━━ Given data
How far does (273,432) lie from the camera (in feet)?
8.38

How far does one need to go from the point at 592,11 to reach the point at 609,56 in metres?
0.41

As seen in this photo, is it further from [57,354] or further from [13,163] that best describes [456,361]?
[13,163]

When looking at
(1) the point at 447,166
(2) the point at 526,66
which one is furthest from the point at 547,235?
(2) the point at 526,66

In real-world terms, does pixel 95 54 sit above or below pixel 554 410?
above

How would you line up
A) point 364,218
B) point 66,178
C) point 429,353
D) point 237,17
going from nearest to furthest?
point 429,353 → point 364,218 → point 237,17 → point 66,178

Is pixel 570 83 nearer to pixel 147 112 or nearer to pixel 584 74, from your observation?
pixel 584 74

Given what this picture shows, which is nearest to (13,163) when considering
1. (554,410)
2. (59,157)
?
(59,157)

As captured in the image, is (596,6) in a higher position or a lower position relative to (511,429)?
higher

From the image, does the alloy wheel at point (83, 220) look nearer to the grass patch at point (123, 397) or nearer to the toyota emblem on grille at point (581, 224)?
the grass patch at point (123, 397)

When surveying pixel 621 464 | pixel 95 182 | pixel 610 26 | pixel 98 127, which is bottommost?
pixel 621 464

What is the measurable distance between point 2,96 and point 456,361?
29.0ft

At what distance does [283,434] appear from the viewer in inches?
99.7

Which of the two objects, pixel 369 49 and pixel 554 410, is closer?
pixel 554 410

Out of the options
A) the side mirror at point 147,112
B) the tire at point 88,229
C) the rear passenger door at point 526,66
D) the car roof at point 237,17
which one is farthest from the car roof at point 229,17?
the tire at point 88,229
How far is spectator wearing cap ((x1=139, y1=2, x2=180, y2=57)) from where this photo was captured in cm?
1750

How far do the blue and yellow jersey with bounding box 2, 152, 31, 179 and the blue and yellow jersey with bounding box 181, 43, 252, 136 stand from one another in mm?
━━━━
#### [Written exercise]
Return all of the lines above word for word, keeping their order.

#### [Task solution]
How far does (273,432) lie from the camera (in feet)?
8.38

How far does one need to go from the point at 592,11 to reach the point at 609,56 in metres?
0.41

As seen in this photo, is it further from [57,354] or further from [13,163] that best describes [456,361]?
[13,163]

When looking at
(1) the point at 447,166
(2) the point at 526,66
which one is furthest from the point at 547,235?
(2) the point at 526,66

In real-world terms, does pixel 95 54 sit above or below pixel 554 410?
above

How would you line up
A) point 364,218
B) point 66,178
C) point 429,353
D) point 237,17
going from nearest to furthest?
point 429,353 → point 364,218 → point 237,17 → point 66,178

Is pixel 570 83 nearer to pixel 147 112 or nearer to pixel 584 74, from your observation?
pixel 584 74

Given what this picture shows, which is nearest to (13,163) when considering
1. (554,410)
2. (59,157)
?
(59,157)

As captured in the image, is (596,6) in a higher position or a lower position relative to (511,429)?
higher

From the image, does the alloy wheel at point (83, 220) look nearer to the grass patch at point (123, 397) or nearer to the toyota emblem on grille at point (581, 224)?
the grass patch at point (123, 397)

When surveying pixel 621 464 | pixel 95 182 | pixel 610 26 | pixel 98 127, which is bottommost?
pixel 621 464

What is the measurable distance between point 2,96 and point 456,361?
29.0ft

At what distance does [283,434] appear from the viewer in inches?
99.7

Which of the two objects, pixel 369 49 and pixel 554 410, is closer?
pixel 554 410

Out of the options
A) the side mirror at point 147,112
B) the tire at point 88,229
C) the rear passenger door at point 526,66
D) the car roof at point 237,17
which one is farthest from the car roof at point 229,17?
the tire at point 88,229
How far is spectator wearing cap ((x1=139, y1=2, x2=180, y2=57)) from where this photo was captured in cm?
1750

How far do the blue and yellow jersey with bounding box 2, 152, 31, 179 and the blue and yellow jersey with bounding box 181, 43, 252, 136 stand from one another in mm?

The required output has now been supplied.